October Retrograde
Tonight is Halloween, the beginning of the Celtic New Year, Samhain (Sow-in), and the start of Mercury in Retrograde. That’s quite a combination! It’s a time of year when traditionally we hear about the thinning of the veil between worlds, and when we feel the shift into a different season and a different place on the wheel. As every plan I made for the day went awry, I decided to do something to slow down and lean into the day. I sat with what kind of ritual that might be, and I remembered a course I’d previously enrolled in by the wonderful One Willow Apothecaries called “Herbs for the Otherworld,” and yet had never started. Perfect.
Listening to the beginning of the course, I was reminded of how much I love the synchronicity of different lineages of shamanism, when the same concept or practice emerges but perhaps in a different way. In the case of Asia Suler’s course, it delves more deeply into Celtic shamanism, particularly Samhain. She said that “beginnings actually start in a dark place,” and referenced a seed being placed in the ground to germinate. Samhain, after all, is the beginning of the Celtic New Year and yet in a dark time of year more often associated by many with an end, or death.
In shamanic work, we have to get comfortable with the death cycle, with shadow. A caterpillar makes a cocoon to transform and emerge as a moth. How often have we experienced this same feeling in shamanic work ourselves? Retrograde itself has a pre-shadow and post-shadow stage, where we prepare and then process or integrate the shadow work. For those of you who have had the Bands of Power installed, what is the first band? The black band, the element of Earth, the one that grounds us and where we plant the seeds of our becoming.
It’s interesting that we are so conditioned by popular culture and other programming to fear darkness, to mistrust it and ourselves. We find ourselves so disconnected from our own consciousness and the consciousness of the Earth that we are disconnected from the cycle of life itself and end up in a state of imbalance that gets reflected in our external world.
It is that disconnect that needs to heal.
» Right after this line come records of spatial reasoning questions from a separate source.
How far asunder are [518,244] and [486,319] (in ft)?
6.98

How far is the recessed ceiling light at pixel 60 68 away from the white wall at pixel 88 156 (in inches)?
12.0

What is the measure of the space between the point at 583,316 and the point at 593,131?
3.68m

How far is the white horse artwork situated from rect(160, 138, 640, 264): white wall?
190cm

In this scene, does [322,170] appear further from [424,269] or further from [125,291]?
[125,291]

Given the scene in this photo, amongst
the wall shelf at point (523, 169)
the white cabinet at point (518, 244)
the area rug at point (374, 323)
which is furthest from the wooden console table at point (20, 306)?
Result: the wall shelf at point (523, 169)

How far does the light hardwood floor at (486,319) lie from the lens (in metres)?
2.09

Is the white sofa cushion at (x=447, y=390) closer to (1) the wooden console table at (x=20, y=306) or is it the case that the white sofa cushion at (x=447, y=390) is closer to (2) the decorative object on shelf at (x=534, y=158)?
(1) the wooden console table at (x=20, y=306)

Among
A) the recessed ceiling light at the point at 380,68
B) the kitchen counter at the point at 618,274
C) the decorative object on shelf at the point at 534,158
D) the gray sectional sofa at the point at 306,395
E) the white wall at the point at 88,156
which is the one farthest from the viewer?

Asia Suler talks about the creation stories in the Celtic tradition that describe a split into two branches between those who chose the physical (human) and those who chose consciousness (the fairy folk, ancestors and more). The Otherworld is animated by Spirit and consciousness and is where these fairy folk and others reside. As opposed to being separate, it is “interwoven with the fabric of the earth itself” forming a parallel reality.
Listening to this story, it reminded me of how humans are generally stuck in the Literal (in their head, or physical) and Symbolic, and shaman help guide people to where they can heal by working at the Mythic and Energetic. In this way, and through that work, people remember who they are and begin working with what Asia calls the Otherworld in ways they perhaps weren’t ready or able to before. That change in perception from separation to being one opens up a whole new world of guidance and possibility, offering an opportunity for ayni, or right balance.
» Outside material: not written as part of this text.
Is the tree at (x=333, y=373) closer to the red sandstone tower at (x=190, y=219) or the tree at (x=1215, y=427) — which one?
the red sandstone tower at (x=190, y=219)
So as we move into this period of Retrograde shadow, perhaps we can treat it as a beginning. A cocoon, or chrysalis. In darkness, our senses become sharp and we are forced to tune-in in a different way. Listen and feel where you are in relationship with yourself and with the Earth. Ask yourself what areas of your personal work made themselves known in the run-up to this Retrograde and what the opportunity is during this shadow or darkness to transform. Celebrate the change in seasons and drink deeply.